When the king hurries over to the den the next morning, lo and behold, the lions are all as friendly as pussy cats, and there is not a scratch on Daniel, and like his earlier counterparts, the king is now thoroughly convinced that Danny's god really has what it takes, and some drastic changes are made. All those princes who had accused Daniel, including their wives and children, are now thrown into the lion's den. It says the lions "broke all their bones in pieces."
Daniel, on the other hand, like Henry Kissinger, now ruled the kingdom and prospered in the reign of Darius, and on into the reign of Cyrus, the Persian. MORAL: The kikes and Yahweh always come out on top.

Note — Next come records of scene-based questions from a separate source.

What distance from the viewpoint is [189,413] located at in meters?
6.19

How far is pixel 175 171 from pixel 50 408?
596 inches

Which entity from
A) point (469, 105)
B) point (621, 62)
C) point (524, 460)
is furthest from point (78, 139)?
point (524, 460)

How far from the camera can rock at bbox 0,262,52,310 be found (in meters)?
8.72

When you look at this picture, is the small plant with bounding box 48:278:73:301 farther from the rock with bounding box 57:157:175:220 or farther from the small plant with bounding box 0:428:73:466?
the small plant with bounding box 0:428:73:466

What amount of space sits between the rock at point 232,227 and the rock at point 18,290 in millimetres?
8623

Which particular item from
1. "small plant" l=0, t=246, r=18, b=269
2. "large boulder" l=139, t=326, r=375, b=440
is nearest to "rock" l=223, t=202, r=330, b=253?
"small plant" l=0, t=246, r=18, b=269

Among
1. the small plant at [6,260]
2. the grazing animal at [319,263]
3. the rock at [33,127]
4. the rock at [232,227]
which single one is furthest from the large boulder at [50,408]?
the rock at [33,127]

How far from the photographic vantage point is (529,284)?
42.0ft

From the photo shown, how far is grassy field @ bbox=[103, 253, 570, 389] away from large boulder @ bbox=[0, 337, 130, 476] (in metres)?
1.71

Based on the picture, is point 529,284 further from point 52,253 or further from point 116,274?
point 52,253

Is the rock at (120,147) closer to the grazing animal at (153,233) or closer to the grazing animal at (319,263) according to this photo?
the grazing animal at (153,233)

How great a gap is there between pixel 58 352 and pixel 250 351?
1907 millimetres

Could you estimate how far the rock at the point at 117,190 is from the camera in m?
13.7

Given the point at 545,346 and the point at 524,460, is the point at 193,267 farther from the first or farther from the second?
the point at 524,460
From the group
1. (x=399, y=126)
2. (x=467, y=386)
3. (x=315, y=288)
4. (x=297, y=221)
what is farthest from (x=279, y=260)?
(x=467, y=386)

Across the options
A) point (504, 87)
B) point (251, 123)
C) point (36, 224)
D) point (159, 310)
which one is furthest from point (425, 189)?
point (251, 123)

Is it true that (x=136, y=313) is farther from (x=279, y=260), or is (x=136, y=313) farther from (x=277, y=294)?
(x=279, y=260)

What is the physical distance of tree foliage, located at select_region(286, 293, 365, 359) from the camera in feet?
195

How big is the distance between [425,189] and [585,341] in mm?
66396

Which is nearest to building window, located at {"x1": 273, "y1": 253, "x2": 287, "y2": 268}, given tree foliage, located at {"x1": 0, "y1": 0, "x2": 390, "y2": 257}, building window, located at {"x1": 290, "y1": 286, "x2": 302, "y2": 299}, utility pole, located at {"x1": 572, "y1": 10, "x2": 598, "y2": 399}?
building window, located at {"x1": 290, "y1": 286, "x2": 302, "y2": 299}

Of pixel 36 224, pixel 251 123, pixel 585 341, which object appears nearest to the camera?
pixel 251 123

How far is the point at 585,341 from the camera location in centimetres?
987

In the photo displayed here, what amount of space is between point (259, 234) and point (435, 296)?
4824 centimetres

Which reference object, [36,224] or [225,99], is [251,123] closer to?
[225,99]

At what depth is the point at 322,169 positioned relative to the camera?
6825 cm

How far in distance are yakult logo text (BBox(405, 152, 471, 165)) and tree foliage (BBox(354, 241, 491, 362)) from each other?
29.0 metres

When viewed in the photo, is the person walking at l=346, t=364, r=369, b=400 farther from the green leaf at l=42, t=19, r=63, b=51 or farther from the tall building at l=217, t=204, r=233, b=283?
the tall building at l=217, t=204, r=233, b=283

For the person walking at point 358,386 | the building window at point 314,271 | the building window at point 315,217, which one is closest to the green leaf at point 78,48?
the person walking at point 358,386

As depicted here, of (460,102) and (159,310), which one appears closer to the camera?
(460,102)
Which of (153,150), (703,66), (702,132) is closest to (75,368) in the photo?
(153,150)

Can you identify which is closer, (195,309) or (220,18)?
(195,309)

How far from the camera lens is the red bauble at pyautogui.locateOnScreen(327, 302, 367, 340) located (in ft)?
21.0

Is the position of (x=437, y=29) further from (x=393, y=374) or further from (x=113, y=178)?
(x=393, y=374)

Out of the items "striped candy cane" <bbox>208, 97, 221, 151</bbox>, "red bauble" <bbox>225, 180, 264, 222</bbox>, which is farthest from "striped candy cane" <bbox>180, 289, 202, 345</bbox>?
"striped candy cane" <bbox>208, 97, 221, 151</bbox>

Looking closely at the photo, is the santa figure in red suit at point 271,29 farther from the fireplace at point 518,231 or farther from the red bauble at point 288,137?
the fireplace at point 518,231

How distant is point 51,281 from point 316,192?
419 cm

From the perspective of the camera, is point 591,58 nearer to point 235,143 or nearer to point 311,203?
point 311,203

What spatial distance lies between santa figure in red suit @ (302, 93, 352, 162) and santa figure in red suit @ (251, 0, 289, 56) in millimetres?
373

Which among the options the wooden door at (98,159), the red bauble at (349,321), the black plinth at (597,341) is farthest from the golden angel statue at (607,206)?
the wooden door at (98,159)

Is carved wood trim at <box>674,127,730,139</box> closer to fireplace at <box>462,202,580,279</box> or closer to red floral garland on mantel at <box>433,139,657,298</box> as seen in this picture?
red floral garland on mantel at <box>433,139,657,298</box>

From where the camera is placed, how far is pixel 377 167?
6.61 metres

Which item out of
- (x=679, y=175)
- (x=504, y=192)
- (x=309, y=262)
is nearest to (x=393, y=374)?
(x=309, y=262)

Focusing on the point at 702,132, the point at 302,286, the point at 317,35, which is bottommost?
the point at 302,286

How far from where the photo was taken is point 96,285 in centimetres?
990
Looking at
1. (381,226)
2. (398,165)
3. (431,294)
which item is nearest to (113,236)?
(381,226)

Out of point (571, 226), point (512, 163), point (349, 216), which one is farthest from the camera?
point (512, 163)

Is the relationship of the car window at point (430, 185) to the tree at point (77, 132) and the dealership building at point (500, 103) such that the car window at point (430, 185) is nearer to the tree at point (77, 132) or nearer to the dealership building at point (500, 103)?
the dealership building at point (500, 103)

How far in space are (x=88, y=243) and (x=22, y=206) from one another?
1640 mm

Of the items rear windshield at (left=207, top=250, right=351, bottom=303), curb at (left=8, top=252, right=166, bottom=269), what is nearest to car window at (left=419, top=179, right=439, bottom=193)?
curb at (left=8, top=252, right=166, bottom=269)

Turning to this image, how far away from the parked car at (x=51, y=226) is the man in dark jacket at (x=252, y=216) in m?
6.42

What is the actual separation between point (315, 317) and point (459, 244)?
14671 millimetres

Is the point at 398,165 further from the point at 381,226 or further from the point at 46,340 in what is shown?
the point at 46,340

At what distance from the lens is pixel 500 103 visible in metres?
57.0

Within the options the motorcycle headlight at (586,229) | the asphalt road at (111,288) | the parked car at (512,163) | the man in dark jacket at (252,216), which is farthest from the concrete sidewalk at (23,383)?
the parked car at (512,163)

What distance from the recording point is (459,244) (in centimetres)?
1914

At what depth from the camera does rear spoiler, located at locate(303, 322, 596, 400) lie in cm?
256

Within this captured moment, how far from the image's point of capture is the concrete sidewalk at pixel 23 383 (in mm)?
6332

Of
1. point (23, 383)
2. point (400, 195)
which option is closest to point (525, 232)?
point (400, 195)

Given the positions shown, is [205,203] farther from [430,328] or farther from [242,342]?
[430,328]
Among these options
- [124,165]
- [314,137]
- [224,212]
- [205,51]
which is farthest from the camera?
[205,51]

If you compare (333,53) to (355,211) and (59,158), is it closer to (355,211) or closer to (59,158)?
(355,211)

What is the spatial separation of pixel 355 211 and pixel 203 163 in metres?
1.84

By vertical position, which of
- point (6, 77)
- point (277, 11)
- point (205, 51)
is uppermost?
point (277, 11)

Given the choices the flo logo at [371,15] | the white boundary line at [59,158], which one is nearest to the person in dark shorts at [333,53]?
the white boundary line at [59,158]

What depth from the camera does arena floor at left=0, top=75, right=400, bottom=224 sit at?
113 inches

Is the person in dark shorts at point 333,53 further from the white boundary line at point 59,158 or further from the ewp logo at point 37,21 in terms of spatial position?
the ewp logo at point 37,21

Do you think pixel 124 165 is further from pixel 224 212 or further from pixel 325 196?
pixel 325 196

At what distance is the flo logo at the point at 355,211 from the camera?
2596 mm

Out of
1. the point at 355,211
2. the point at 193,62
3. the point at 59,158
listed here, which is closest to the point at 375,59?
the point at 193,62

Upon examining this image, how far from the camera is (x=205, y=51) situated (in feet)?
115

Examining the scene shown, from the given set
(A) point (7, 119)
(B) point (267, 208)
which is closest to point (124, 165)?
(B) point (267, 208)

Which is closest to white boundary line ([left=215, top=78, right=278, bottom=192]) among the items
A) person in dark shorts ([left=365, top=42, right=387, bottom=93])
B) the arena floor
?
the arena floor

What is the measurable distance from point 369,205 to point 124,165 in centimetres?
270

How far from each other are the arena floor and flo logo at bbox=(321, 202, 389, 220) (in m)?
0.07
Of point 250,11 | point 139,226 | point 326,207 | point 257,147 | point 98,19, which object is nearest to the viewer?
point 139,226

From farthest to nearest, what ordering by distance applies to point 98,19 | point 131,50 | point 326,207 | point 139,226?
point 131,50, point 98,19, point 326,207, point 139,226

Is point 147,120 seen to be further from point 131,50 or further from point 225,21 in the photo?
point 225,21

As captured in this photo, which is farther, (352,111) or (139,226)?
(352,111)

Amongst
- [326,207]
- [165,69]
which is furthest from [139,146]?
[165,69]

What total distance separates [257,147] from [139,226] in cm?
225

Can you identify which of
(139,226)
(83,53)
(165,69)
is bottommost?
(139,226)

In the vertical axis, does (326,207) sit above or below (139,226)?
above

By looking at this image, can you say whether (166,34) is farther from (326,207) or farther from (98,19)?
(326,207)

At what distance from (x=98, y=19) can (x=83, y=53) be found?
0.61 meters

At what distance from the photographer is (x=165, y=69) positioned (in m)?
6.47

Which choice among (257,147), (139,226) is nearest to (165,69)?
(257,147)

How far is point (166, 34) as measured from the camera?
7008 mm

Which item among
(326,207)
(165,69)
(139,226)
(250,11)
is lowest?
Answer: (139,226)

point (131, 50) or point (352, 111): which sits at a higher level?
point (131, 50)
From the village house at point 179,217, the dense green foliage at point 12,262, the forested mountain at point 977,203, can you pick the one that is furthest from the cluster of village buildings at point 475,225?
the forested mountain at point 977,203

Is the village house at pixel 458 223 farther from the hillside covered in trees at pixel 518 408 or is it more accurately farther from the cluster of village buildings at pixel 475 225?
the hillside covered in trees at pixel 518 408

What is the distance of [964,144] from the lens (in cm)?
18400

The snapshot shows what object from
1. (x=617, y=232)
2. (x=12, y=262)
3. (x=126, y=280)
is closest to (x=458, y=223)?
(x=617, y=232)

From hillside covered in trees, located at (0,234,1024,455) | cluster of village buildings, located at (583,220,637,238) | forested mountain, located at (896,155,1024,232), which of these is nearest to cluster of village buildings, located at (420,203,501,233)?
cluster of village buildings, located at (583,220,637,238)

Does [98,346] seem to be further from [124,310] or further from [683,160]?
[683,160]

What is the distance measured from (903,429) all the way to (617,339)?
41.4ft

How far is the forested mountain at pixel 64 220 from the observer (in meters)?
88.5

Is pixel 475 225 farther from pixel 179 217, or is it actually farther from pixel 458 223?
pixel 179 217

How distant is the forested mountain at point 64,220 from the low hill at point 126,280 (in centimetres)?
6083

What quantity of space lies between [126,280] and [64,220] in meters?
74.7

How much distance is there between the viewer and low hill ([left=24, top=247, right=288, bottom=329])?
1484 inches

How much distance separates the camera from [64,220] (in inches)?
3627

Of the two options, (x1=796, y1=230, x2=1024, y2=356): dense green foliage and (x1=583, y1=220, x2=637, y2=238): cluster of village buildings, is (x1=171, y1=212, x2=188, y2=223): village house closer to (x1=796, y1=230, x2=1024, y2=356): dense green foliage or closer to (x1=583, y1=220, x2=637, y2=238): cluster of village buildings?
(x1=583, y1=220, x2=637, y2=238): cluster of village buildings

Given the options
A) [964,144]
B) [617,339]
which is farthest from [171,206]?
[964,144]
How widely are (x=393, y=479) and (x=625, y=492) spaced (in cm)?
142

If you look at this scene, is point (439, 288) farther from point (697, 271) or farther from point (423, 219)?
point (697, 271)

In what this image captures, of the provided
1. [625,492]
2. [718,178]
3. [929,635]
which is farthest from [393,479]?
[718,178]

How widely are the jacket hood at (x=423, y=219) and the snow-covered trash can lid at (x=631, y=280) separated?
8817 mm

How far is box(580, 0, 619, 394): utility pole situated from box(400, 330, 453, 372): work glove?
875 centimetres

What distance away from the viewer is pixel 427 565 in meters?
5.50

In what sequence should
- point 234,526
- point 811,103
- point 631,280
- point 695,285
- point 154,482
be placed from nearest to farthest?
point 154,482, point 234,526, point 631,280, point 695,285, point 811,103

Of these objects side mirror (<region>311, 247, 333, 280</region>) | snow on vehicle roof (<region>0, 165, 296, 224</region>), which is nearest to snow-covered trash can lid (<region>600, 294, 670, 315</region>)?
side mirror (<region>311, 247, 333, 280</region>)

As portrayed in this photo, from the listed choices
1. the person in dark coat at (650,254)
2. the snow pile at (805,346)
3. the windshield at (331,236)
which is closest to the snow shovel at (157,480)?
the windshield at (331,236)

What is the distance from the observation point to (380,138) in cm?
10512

This brings us to the end of Chapter 6. There are another six dismal chapters, but we will leave the story here. The rest is all about Daniel's psychotic dreams and visions, as if he were on an intense LSD trip, which he probably was. it is all about strange beasts with four heads, and lions with eagle's wings and hocus-pocus ad infinitum, in reading all this garbage, we must remember we are not reading any authentic history at all, but only the wild scribblings of some unknown and long dead Jewish scribbler, who was either drunk, or had too many doses of LSD. But holy it certainly is not.
Why any White parent would want to teach their precious children such Jewish crap and corruption as being the "Gospel Truth" and the "Holy Scriptures" when obviously they are nothing but a pack of Jewish lies, glorifying the kikes and denigrating the White Race, is beyond my comprehension. It is a major abomination that has infected, infested and polluted our culture for too many centuries, and a curse that the Church of the Creator will work diligently to expose and extirpate. We need your fervent support to bring this about.
Nature has never read the Declaration of independence. It continues to make us unequal.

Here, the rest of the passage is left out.